In genere, si sente parlare di Europa o come un sogno da perseguire o come un'unione politica ed economica imposta, se non addirittura inutile. Fatto sta che l'UE è una realtà consolidata da decenni e la crime fiction, da alcuni indicata come la letteratura contemporanea di indagine sociale, non può ignorarlo. 

Da questo punto di vista, la storia criminale raccontata da Antonio Pagliaro nel suo ultimo romanzo, si configura non come l'ennesimo intrigo internazionale che ha lo scopo di far evadere il lettore dai confini della propria quotidianità nazionale, ma come una narrazione ambientata in uno Stato federale che ancora non c'è ma che ha già i propri confini, la propria moneta e le proprie leggi. Quanto basta a un'associazione criminale per esistere: un territorio da controllare, soldi da far girare e leggi da infrangere. Una mafia di respiro europeo, che se ne frega se ad indagare è John Paul van den Bovenkamp, ispettore della polizia criminale di Utrecht, Nino Cascioferro, tenente dei carabinieri di Palermo o tutta l'Interpol. Fa e disfa in euro-cripto-visione, con tutti i suoi annessi: soldati, massoni e politici.

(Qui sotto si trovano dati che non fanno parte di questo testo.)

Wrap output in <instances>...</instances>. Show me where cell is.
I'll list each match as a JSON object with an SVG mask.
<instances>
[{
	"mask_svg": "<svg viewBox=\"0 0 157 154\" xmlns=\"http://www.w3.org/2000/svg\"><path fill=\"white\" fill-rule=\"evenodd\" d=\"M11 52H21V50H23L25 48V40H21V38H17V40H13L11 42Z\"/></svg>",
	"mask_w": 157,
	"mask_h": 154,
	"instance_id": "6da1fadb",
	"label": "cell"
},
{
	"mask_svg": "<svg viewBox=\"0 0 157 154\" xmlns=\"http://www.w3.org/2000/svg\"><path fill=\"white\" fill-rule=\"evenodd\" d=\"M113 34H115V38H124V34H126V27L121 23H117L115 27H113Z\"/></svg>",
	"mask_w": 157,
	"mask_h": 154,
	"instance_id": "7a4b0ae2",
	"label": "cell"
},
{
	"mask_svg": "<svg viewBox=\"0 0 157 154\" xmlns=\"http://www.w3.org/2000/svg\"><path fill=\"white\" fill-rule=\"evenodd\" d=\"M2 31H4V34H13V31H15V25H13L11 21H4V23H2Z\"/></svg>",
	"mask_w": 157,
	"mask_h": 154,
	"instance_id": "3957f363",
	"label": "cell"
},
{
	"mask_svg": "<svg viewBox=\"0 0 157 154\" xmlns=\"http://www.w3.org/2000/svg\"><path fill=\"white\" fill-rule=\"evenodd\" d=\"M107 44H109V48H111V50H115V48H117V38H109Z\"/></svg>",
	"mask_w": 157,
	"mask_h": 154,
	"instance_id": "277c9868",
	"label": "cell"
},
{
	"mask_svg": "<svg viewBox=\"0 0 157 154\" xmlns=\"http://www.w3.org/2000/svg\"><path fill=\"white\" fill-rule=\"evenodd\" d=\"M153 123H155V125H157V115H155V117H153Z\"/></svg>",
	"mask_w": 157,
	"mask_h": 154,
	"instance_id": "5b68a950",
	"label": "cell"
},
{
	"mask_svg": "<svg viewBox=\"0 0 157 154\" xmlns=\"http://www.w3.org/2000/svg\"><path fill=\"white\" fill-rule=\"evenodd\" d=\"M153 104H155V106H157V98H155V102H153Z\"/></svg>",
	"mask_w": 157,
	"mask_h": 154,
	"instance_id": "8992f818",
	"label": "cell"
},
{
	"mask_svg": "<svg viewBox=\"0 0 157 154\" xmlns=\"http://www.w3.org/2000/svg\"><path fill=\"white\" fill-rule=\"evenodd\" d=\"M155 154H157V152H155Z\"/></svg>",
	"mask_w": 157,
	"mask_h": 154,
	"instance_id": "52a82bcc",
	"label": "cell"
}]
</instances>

Dentro Il bacio della bielorussa, romanzo scritto da Pagliaro col consueto stile asciutto e affilato, si percepisce un'apparente spaccatura tra nord e sud Europa, tanto profonda perché la sua evidenza all'opinione pubblica l'ha ormai relegata al dimenticatoio dell'ovvio. Ma a ben vedere non è così. Certo c'è il divario economico e culturale, ma nei personaggi si evince un'affinità antropologica che non ha niente a che fare con radici cristiane vere o presunte: è l'arroganza del potere di cui scrisse Leonardo Sciascia, che si credeva propria dell'Italia degli anni della Balena Bianca e che invece funziona benissimo anche oggi e in tutto il vecchio continente. Quella stessa arroganza cui nessuna parte del mondo è immune.